Task description
Print everything in the records exactly. Leave the pictures out.

Records for this exercise Start Marker

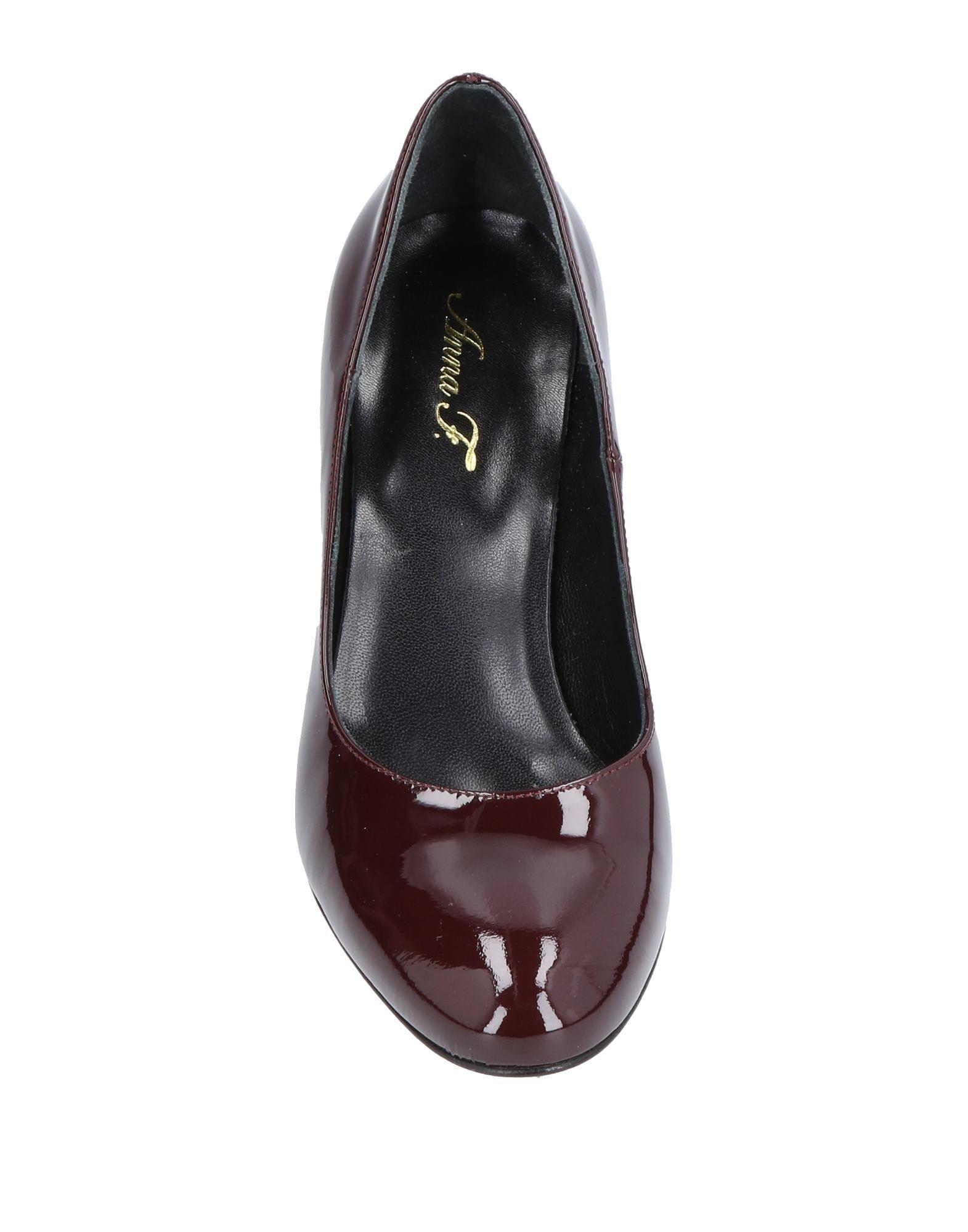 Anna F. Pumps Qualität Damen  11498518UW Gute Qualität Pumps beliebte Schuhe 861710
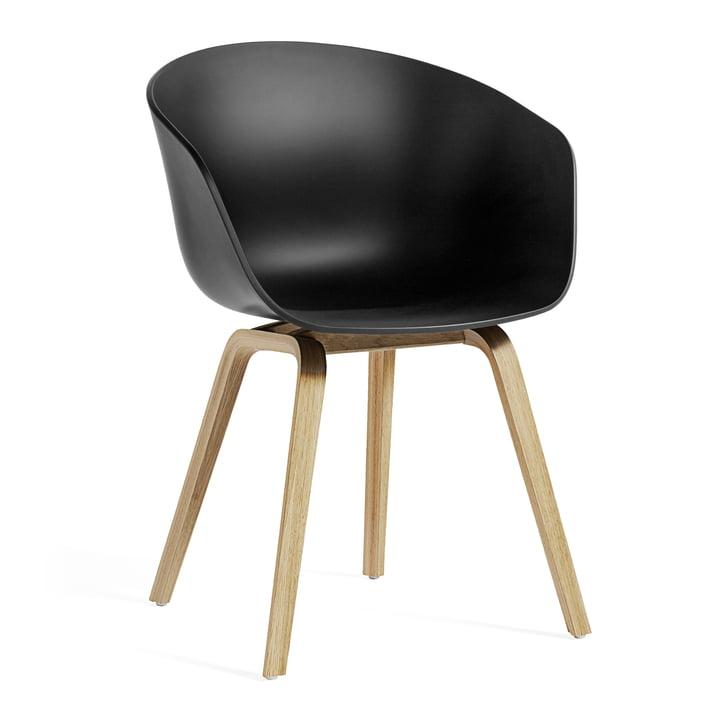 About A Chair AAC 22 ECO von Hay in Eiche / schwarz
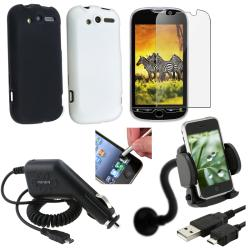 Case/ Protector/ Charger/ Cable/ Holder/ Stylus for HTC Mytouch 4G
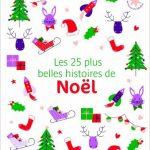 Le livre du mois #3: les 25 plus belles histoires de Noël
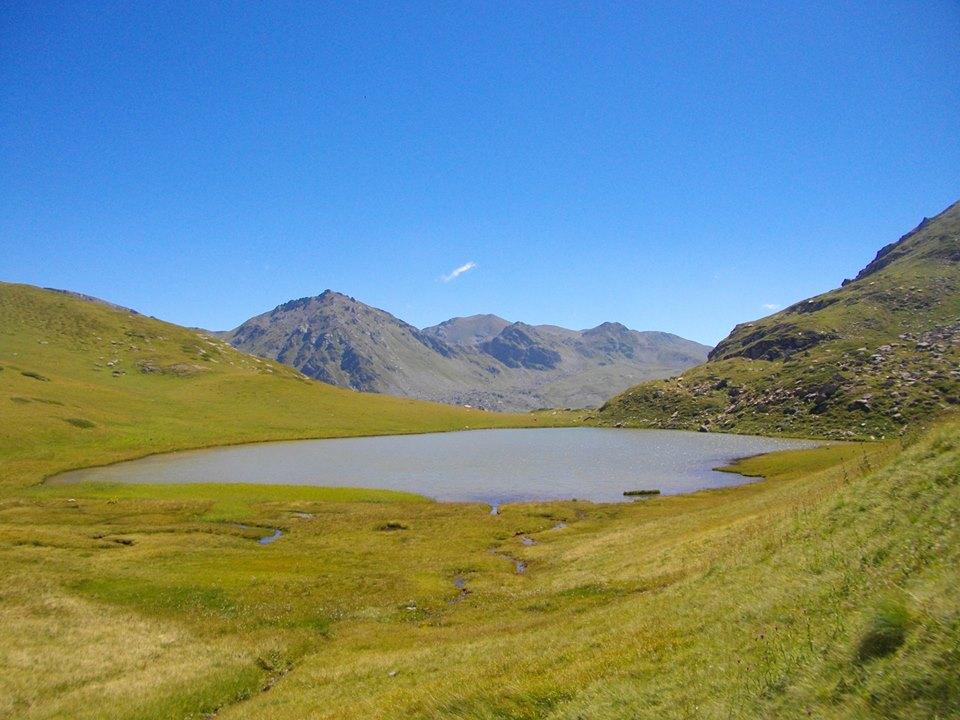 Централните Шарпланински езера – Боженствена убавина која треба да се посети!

Records for this exercise End Marker

Output of the task
 Anna F. Pumps Qualität Damen  11498518UW Gute Qualität Pumps beliebte Schuhe 861710
 About A Chair AAC 22 ECO von Hay in Eiche / schwarz
 Case/ Protector/ Charger/ Cable/ Holder/ Stylus for HTC Mytouch 4G
 Le livre du mois #3: les 25 plus belles histoires de Noël
 Централните Шарпланински езера – Боженствена убавина која треба да се посети!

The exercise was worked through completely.